▶ Your instructions
Whenever the string "target" turns up in a line of the data below, copy that line.
Start of Material supplied
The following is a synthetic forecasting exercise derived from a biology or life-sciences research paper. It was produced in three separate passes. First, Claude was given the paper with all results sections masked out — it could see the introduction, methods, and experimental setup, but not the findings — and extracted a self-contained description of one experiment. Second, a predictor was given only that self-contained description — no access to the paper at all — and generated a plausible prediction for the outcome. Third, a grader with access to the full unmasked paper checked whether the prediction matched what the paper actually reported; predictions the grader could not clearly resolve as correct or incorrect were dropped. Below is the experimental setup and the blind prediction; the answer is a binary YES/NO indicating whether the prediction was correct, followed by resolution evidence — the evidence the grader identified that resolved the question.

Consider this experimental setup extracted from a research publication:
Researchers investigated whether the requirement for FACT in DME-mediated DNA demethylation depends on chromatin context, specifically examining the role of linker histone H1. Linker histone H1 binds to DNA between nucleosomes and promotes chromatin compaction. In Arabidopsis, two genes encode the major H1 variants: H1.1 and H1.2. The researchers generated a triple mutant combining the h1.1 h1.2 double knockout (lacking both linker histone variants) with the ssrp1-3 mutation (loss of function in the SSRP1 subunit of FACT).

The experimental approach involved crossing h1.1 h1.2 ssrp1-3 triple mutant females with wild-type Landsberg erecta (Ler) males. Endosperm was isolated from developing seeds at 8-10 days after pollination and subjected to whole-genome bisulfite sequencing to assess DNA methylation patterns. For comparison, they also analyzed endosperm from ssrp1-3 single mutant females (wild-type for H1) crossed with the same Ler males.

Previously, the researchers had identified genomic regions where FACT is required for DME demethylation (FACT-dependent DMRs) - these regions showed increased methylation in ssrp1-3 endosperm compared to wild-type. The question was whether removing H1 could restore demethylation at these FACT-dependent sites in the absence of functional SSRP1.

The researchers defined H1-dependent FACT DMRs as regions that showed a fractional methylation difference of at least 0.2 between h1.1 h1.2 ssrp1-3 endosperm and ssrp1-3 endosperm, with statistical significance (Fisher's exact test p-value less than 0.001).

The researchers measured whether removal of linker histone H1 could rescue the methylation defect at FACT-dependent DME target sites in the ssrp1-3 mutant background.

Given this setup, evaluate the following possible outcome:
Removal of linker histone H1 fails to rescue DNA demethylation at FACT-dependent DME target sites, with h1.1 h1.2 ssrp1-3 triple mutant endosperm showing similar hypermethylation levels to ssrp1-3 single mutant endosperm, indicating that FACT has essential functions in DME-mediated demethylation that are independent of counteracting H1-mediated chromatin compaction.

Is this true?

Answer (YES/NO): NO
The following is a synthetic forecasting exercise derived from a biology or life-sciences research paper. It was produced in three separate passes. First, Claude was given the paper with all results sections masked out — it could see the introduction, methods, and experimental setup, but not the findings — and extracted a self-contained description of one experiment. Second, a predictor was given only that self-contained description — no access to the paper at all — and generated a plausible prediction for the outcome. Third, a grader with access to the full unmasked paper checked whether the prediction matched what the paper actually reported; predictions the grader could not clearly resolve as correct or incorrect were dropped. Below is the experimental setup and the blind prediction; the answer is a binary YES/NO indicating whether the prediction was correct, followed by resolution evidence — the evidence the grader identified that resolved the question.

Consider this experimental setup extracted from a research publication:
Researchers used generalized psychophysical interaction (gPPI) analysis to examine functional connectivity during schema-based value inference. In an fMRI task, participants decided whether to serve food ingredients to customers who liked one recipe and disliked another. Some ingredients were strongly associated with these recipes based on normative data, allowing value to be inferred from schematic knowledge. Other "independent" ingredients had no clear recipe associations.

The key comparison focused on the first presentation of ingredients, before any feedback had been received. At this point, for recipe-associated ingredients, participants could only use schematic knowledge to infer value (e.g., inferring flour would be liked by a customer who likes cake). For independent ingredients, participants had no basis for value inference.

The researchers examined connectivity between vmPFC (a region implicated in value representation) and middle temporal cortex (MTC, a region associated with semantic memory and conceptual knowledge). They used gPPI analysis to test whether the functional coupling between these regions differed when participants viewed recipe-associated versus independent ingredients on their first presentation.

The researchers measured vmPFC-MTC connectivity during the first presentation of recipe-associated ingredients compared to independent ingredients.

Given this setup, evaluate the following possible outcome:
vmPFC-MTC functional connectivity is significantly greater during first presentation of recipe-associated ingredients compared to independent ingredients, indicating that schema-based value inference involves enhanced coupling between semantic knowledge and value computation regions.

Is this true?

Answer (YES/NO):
End of Material supplied
▶ Result for this exercise
The researchers measured whether removal of linker histone H1 could rescue the methylation defect at FACT-dependent DME target sites in the ssrp1-3 mutant background.
Removal of linker histone H1 fails to rescue DNA demethylation at FACT-dependent DME target sites, with h1.1 h1.2 ssrp1-3 triple mutant endosperm showing similar hypermethylation levels to ssrp1-3 single mutant endosperm, indicating that FACT has essential functions in DME-mediated demethylation that are independent of counteracting H1-mediated chromatin compaction.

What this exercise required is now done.